From a historical angle, here are Rand Paul's:
The last three senators the GOP nominated for president, McCain, former Sen. Bob Dole (R-Kan.) and former Sen. Barry Goldwater (R-Ariz.), all lost by more than 190 electoral votes and by an average of 282 electoral votes.
The truer average is interesting, in that it suggests how little has changed since the South went Republican, or, if you prefer, since Republicanism went south, in '64. Sen. Goldwater may be an outlier--he lost to President Johnson by a skewing 434 electoral votes--but ultimately he became the GOP's enduring foundation of presidential troubles.

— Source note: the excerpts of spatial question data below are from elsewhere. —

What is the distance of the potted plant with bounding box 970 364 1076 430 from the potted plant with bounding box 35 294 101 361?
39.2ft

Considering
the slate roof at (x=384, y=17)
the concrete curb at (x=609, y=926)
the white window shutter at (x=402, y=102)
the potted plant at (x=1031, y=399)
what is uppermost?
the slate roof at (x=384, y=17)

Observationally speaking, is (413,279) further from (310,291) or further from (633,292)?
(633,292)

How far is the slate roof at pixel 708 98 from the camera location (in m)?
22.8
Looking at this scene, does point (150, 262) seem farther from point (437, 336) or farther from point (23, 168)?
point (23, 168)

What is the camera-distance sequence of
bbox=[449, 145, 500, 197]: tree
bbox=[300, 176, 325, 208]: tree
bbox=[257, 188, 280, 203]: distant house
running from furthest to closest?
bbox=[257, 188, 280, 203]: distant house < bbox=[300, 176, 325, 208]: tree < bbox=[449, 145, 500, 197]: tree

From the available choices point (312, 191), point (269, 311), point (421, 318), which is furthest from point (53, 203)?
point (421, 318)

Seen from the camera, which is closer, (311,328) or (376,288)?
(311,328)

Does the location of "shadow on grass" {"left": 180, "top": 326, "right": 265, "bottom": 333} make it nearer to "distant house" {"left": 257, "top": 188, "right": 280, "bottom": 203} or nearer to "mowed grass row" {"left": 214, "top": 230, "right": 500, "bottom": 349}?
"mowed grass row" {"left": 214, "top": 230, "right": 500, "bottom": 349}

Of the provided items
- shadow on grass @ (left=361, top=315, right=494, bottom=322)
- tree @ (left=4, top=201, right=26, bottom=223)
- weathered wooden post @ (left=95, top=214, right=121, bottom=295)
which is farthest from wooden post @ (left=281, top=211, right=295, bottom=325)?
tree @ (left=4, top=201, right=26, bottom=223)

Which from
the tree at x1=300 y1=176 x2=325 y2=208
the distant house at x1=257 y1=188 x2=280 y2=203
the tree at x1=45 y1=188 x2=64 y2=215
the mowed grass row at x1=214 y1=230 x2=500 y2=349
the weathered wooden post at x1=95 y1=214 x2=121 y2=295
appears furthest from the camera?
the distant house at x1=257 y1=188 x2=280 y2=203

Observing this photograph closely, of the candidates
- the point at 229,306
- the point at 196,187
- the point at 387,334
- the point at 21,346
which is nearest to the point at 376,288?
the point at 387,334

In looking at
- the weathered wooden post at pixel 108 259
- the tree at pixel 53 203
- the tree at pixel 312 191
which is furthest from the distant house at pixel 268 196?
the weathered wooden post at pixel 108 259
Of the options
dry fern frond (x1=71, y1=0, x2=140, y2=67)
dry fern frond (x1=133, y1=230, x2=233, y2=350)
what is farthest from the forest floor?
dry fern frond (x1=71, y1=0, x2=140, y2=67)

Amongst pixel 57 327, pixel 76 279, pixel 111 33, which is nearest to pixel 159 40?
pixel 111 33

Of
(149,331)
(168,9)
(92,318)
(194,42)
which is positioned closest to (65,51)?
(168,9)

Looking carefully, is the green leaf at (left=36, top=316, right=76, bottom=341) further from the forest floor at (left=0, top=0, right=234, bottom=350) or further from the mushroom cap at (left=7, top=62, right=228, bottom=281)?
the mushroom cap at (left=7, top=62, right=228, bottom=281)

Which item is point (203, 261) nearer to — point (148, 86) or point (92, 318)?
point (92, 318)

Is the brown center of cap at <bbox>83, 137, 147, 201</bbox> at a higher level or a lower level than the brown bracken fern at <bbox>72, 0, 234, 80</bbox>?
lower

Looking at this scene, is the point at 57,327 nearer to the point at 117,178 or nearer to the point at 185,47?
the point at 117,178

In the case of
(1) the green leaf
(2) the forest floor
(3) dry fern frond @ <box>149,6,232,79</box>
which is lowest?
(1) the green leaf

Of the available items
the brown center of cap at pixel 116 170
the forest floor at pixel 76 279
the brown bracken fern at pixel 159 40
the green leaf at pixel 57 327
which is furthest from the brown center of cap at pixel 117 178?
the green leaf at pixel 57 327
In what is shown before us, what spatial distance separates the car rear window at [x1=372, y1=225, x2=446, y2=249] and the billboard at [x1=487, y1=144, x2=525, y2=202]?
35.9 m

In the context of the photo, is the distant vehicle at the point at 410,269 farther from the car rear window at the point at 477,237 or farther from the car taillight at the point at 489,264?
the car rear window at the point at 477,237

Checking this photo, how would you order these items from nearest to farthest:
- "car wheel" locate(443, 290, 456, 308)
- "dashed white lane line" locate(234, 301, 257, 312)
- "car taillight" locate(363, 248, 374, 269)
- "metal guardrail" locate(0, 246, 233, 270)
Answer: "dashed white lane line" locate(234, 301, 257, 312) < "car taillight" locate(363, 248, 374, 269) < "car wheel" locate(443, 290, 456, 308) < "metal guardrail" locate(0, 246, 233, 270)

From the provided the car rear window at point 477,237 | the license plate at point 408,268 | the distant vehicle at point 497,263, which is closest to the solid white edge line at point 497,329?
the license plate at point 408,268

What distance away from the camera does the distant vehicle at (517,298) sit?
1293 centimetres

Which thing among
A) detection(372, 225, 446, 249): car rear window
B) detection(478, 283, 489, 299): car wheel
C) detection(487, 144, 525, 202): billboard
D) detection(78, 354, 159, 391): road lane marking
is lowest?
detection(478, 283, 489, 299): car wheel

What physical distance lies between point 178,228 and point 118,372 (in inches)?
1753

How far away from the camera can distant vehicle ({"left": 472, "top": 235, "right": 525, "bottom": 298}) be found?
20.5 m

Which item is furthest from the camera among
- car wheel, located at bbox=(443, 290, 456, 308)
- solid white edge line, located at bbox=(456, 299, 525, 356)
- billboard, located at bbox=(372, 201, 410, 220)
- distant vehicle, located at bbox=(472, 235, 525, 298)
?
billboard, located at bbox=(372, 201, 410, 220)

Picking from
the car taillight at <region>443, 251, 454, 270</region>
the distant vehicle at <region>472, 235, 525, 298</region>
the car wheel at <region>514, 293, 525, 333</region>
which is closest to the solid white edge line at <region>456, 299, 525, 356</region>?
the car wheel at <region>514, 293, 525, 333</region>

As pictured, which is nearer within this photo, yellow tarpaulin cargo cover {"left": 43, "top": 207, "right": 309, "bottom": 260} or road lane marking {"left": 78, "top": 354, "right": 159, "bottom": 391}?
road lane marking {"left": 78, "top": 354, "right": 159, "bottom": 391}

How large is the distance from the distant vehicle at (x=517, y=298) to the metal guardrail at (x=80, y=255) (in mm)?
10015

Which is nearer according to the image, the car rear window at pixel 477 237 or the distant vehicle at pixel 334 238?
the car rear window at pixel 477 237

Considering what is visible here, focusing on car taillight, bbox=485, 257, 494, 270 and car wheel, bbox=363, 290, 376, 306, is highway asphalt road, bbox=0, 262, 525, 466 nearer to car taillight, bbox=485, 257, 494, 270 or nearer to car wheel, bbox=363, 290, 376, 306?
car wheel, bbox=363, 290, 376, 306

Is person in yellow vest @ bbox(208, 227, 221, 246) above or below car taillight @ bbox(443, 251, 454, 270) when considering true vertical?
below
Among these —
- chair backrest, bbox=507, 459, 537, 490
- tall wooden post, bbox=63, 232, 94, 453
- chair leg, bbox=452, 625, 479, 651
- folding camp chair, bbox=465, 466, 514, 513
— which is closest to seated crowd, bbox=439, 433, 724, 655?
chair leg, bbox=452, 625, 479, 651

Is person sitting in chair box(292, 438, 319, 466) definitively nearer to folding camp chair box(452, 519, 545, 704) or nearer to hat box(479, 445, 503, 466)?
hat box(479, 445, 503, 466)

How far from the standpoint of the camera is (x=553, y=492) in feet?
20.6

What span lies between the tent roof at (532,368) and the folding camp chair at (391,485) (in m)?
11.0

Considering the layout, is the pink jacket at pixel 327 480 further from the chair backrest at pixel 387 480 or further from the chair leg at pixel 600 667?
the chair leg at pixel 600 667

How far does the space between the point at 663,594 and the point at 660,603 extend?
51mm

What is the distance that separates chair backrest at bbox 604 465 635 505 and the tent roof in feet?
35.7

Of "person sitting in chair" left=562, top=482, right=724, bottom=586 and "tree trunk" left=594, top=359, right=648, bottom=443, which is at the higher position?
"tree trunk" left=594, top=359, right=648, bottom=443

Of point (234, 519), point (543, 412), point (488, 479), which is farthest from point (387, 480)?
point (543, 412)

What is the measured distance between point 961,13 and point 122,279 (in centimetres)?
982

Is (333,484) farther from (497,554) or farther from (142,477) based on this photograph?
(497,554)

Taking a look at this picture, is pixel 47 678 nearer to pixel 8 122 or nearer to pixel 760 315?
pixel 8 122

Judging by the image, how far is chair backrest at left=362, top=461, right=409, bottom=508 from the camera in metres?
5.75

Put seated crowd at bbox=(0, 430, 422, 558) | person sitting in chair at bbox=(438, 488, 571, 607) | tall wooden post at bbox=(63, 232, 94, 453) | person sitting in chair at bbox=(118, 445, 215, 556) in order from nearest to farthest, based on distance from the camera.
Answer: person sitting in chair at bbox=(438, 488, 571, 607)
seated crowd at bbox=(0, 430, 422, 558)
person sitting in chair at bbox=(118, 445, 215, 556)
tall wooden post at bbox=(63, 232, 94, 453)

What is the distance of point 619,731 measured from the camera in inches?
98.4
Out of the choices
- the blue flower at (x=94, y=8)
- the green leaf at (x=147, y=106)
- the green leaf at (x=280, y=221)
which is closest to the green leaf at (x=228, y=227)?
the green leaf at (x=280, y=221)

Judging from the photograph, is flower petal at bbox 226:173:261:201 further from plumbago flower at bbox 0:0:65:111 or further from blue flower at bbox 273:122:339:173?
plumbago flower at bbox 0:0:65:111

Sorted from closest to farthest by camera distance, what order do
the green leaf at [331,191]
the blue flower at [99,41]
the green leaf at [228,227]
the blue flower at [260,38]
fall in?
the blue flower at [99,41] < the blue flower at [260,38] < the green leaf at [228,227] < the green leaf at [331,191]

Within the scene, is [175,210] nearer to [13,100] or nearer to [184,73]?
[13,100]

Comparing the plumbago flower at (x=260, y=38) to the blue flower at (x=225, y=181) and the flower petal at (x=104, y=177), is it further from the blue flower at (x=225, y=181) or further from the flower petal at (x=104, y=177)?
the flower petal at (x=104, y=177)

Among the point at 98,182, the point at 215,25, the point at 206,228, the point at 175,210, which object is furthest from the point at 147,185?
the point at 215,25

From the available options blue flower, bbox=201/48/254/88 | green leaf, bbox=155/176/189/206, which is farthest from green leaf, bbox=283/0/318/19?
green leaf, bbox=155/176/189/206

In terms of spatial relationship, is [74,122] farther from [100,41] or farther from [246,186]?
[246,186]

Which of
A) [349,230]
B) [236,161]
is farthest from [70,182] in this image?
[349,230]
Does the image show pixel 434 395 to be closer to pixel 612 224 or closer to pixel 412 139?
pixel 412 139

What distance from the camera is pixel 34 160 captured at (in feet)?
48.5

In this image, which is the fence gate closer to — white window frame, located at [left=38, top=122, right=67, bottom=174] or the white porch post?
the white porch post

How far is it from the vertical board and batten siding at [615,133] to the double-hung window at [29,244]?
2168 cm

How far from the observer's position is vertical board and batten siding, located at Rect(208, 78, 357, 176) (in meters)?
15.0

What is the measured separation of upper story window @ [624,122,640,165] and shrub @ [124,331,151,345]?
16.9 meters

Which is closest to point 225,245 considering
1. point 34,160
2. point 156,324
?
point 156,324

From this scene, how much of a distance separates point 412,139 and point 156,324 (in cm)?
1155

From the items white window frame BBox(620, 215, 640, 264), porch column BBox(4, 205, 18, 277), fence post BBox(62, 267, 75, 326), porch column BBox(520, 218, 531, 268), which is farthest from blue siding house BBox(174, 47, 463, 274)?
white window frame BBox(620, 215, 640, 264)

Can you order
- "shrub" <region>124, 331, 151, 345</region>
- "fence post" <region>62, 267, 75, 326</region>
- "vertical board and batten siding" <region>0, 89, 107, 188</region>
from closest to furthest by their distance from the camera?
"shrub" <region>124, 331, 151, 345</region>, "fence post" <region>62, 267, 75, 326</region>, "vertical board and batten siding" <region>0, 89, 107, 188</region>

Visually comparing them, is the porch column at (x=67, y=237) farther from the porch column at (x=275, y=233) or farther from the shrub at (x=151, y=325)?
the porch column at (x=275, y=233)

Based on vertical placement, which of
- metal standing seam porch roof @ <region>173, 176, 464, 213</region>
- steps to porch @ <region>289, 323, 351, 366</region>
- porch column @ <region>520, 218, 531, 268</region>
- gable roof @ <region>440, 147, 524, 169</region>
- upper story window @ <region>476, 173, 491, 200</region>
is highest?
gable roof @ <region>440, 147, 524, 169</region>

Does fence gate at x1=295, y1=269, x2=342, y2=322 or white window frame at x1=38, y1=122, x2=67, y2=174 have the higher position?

Sen. Dole lost to Bill Clinton by 220 electoral votes; Sen. McCain to Barack Obama by 192. Their average loss: 206. Take that average--computed as the differential between winning and losing candidates--and use it in a slightly different way: simply subtract it from 538. The result, 332. Now forget all that and just go to an interactive map, then give Hillary Clinton all the reliably Democratic electoral votes and give Rand Paul all the reliably Republican electoral votes. What do you get? A finish of 332-206.
Of course the really astonishing part isn't that Goldwater's reactionary turn has ultimately trapped the GOP in a long-term hole of diminishing returns, which it has. It is, rather, that even a Rand Paul could pull in about 150 more electoral votes in 2016 than Goldwater could in the still lily-white atmosphere of 1964.